It’s time to force a blog post – so easy to let it slide. But what to talk about?
Writing: I’m making progress on Bridgebuilders. It’s tempting to give in to writer’s block, but I’m trying to keep myself on a schedule. I’ve learned that I cannot sit for hours in front of the computer. This means that the time I am here, needs to count. So if I give myself an hour to write in the book, and after that I have to get up and do something else – well then, I have to spend that hour writing in the book. Not talking to you folks, or checking email, that kind of thing. I’ve been doing this, and the additional wordage has been encouraging.

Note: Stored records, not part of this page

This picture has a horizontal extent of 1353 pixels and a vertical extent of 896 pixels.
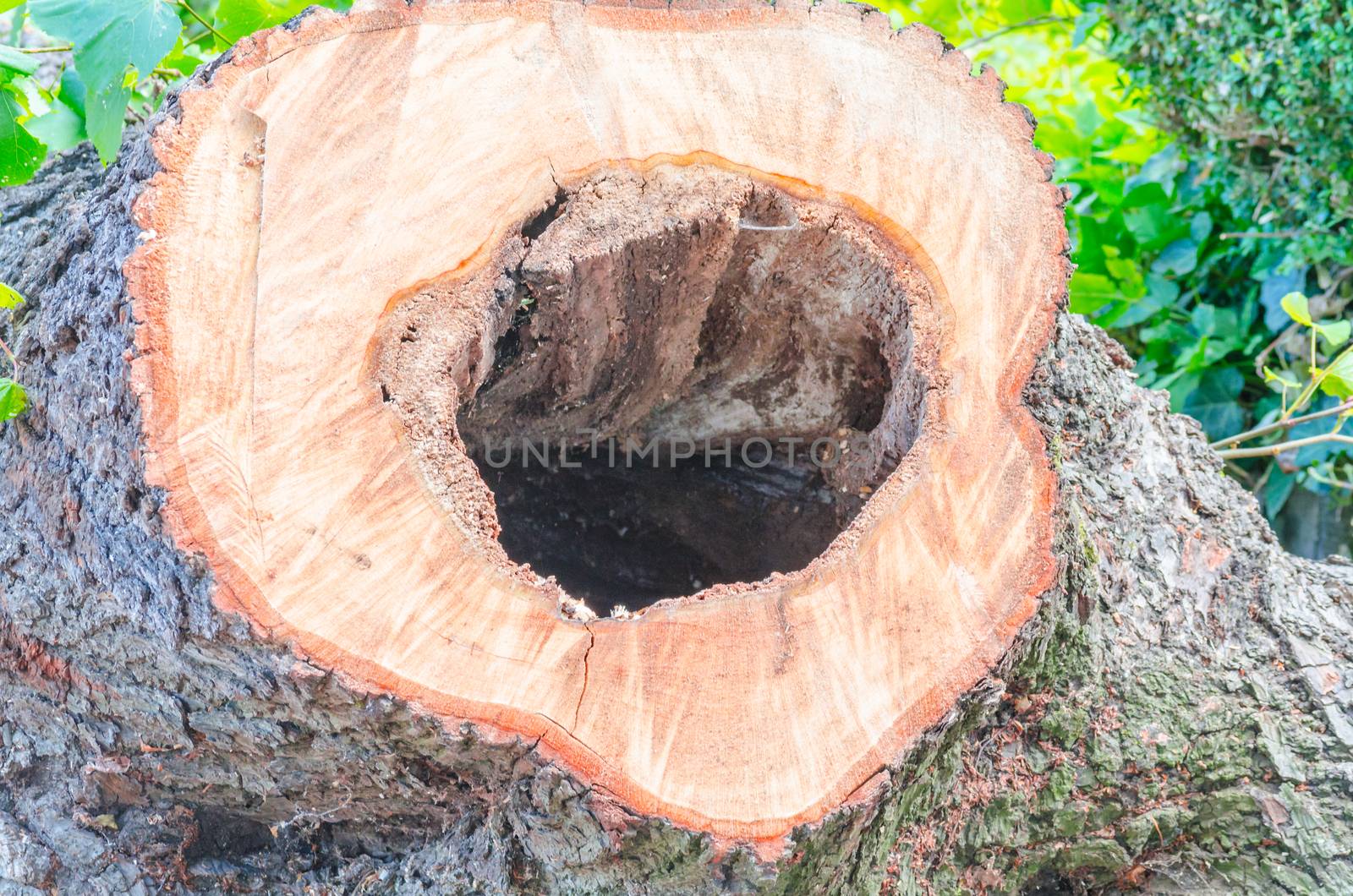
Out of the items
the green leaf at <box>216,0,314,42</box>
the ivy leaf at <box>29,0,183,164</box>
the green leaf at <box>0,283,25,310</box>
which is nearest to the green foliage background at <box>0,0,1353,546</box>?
the green leaf at <box>216,0,314,42</box>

In other writing news, I also have a book (Moon Over Donamorgh) out to a publisher, and the time is approaching when they should be sending me their rejection. Er, I mean their offer of a contract, and where have I been all these years when they so desperately need stories like mine?!!
Hee. I think we all harbor that secret scene when we send our darlings out, no matter how jaded we get with this business. It’s sort of like buying a lottery ticket. You know you’re not going to win, but that doesn’t stop you from planning how you’ll spend the money, even if it’s just for a moment. Writers are crazy. It’s why we write.

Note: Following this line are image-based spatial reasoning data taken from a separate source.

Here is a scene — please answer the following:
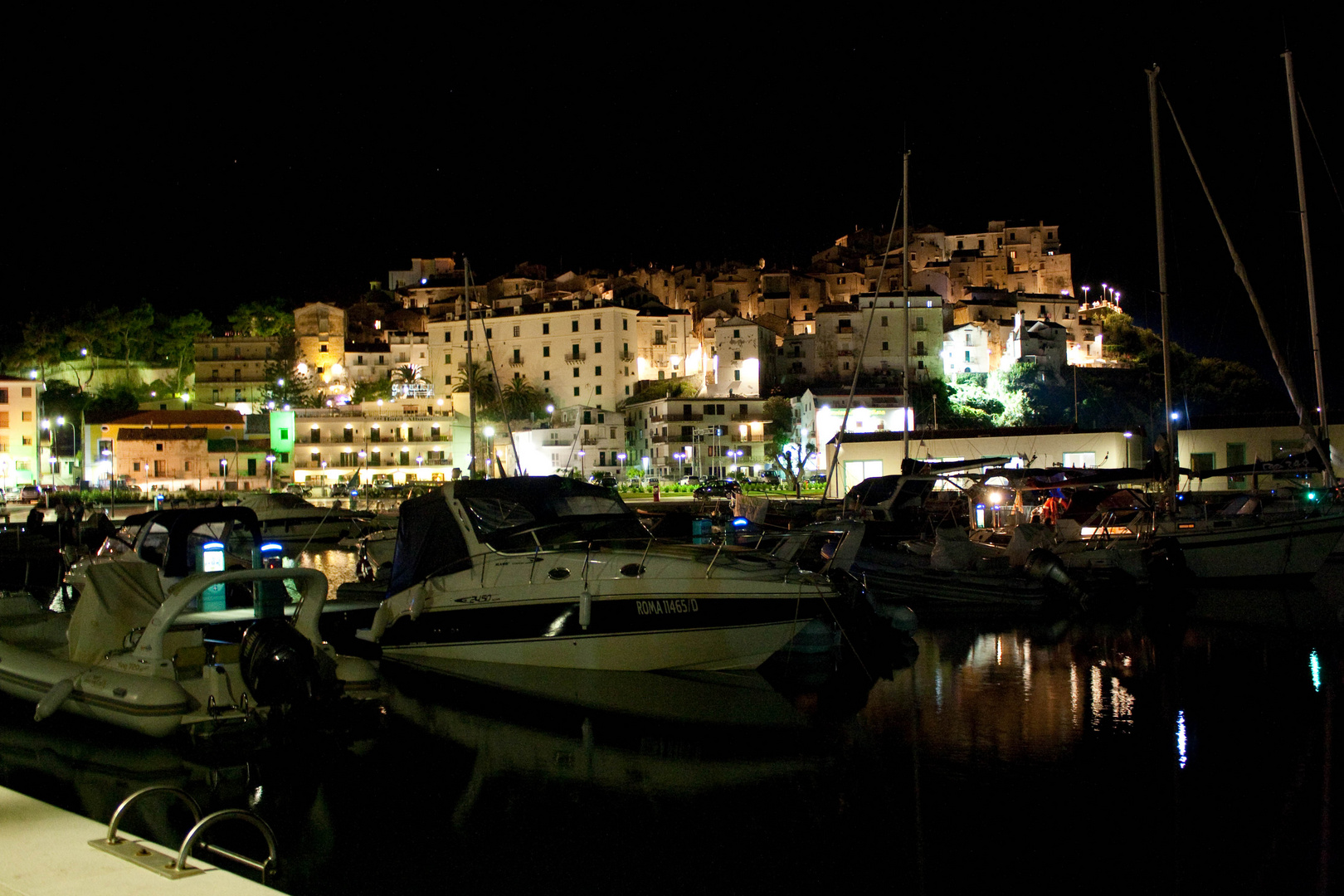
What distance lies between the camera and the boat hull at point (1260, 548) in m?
21.5

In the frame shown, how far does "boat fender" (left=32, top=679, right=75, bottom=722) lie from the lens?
9.49m

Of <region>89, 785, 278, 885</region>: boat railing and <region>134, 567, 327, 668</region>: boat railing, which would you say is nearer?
<region>89, 785, 278, 885</region>: boat railing

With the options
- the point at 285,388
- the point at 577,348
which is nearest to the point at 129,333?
the point at 285,388

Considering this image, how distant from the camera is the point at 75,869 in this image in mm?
5086

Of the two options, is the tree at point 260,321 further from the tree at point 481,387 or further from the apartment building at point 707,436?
the apartment building at point 707,436

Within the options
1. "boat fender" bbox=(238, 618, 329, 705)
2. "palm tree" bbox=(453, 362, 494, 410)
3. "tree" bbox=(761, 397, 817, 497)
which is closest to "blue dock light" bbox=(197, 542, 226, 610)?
"boat fender" bbox=(238, 618, 329, 705)

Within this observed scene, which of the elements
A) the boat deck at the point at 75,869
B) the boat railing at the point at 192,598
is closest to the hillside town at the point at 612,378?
the boat railing at the point at 192,598

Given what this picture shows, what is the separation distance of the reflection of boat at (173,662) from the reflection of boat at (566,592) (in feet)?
7.53

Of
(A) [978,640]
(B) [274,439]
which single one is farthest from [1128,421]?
(A) [978,640]

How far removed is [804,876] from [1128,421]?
3341 inches

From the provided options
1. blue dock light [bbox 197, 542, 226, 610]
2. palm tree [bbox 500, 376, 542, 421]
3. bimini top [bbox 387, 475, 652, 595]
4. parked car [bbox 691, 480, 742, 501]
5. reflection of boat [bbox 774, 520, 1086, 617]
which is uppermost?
palm tree [bbox 500, 376, 542, 421]

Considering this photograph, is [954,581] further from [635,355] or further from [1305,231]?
[635,355]

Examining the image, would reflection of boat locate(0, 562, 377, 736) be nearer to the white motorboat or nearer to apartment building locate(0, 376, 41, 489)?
the white motorboat

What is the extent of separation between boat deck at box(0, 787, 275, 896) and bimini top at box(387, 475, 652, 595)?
25.0 ft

Weight: The writing schedule brings up the weight issue, which is actually a health issue. I have to restrict computer time because otherwise, I’ll sit here for nine hours. That is BAD. You know it is.
A funny thing: I did not gain weight during my vacation. And I ate like a pig. Drank like you wouldn’t believe. Well, some of you would believe it. But anyway, I think the reason I maintained weight was because I kept moving. From the time our plane hit the ground in Belfast, I hardly got to sit. This was all very hard on my poor feet, but it had to be done. There was just too much to do! We even kept moving on the ship. We walked around the deck nearly every day – four times around was a mile. Then there was the usual running around, up-and-down stairs, back-and-forth from bow to stern, and back again, over and over and over. We did a lot of walking. Plus, I think the constant movement of the ship makes you burn more calories just staying balanced.

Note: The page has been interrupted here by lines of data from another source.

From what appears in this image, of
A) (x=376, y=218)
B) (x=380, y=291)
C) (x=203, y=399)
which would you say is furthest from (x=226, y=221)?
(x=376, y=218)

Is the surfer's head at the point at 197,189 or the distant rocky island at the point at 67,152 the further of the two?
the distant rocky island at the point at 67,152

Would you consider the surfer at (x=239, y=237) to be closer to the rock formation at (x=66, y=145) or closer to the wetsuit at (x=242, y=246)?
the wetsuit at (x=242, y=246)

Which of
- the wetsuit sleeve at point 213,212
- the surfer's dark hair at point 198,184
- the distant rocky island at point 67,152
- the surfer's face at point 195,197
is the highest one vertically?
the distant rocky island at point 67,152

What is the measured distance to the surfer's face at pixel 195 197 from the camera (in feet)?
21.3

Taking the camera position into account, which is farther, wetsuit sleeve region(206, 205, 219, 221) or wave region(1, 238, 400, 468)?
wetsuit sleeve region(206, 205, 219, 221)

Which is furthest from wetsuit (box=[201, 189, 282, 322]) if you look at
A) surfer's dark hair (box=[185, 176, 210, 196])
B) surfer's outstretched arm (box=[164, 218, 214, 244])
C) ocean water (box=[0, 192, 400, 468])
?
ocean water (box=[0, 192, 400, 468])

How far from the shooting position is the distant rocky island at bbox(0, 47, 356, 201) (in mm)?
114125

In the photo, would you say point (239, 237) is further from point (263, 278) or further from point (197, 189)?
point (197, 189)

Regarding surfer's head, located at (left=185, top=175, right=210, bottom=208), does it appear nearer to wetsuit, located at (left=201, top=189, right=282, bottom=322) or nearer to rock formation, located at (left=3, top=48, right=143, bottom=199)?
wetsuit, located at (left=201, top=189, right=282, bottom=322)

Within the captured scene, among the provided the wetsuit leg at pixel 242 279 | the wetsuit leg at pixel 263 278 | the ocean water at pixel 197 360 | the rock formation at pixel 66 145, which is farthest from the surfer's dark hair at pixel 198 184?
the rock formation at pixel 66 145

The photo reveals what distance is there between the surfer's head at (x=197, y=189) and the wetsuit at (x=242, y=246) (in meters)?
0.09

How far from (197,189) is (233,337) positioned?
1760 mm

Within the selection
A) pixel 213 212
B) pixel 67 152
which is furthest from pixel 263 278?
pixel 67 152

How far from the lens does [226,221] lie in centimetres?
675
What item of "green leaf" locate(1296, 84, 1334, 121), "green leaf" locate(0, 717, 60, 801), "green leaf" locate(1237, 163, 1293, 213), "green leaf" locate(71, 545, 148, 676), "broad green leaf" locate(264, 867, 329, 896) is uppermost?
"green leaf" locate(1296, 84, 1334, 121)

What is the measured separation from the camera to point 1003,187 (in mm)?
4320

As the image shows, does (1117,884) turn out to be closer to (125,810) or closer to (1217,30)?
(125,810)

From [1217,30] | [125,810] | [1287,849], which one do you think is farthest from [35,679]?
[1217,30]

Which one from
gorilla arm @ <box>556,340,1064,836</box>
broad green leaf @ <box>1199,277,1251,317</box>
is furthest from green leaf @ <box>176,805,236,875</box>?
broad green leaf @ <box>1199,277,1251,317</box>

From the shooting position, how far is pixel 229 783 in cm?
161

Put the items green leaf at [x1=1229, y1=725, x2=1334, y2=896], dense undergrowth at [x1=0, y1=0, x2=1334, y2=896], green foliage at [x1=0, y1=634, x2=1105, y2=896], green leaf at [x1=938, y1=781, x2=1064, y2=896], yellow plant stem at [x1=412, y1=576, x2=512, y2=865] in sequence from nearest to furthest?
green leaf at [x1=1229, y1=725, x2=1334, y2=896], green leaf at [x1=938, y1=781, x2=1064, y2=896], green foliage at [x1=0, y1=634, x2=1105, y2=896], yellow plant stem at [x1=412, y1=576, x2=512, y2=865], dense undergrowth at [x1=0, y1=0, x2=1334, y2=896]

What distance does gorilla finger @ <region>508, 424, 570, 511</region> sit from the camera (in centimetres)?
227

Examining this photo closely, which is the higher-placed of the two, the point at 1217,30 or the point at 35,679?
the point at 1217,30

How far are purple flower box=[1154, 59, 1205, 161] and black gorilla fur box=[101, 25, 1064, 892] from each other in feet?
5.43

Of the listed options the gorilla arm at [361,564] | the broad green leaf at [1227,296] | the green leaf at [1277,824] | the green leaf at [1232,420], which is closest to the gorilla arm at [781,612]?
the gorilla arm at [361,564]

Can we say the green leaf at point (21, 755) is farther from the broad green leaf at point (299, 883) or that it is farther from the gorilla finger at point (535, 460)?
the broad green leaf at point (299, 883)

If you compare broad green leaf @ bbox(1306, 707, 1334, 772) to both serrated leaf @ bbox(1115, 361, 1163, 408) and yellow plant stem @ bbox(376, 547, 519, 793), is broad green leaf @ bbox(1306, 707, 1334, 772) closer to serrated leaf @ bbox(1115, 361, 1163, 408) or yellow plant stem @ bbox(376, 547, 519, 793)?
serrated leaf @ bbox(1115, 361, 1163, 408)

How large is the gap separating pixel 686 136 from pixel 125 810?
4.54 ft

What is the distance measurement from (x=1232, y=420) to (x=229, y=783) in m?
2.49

So no extra weight, despite croissants or donuts with a huge breakfast, three-course dinners, dessert once or twice a day, cocktails in the afternoon and evening, and wine with dinner. Now that we’re home, I’m back to weight-lifting and swimming at the YMCA. I’m also eating less. But I’m sitting more. Hence, my new restrictions on computer time. Which conversely, is helping me get more writing done.
I know. I do realize I am not a normal person.
About those feet: there were times during my trip that I wanted to sit and cry, the pain was so bad. Our first few nights in London, I thought my feet would burn off and I’d find the charred remains under the blankets in the morning. I took care to sit more often during the day, and for a longer period of time. This is frustrating when you’re trying to sight-see, but I knew it was necessary. My feet hurt a LOT.
My acupuncturist had predicted that I’d be in her office at the first opportunity when I returned. I still haven’t gone. Because sometime toward the end of the trip, my feet reached some kind of deal with the rest of my body. They simply don’t hurt very much. I can walk about a mile without excessive pain, and if I rest for thirty minutes, I’m fine. I’m not saying there’s no pain – there is constant pain and burning, 24 hours a day. But it’s not at a point where it bothers me much.
Now, this could mean that more nerves on the bottom of my feet have died. But I suspect that that scenario would be accompanied by a loss of balance, which I haven’t experienced. Not much I can do about it, either way.
Tonight, we’re going to Sacramento to watch my teenage grandson in his school play. Life is heading back to normal, and that’s a good thing.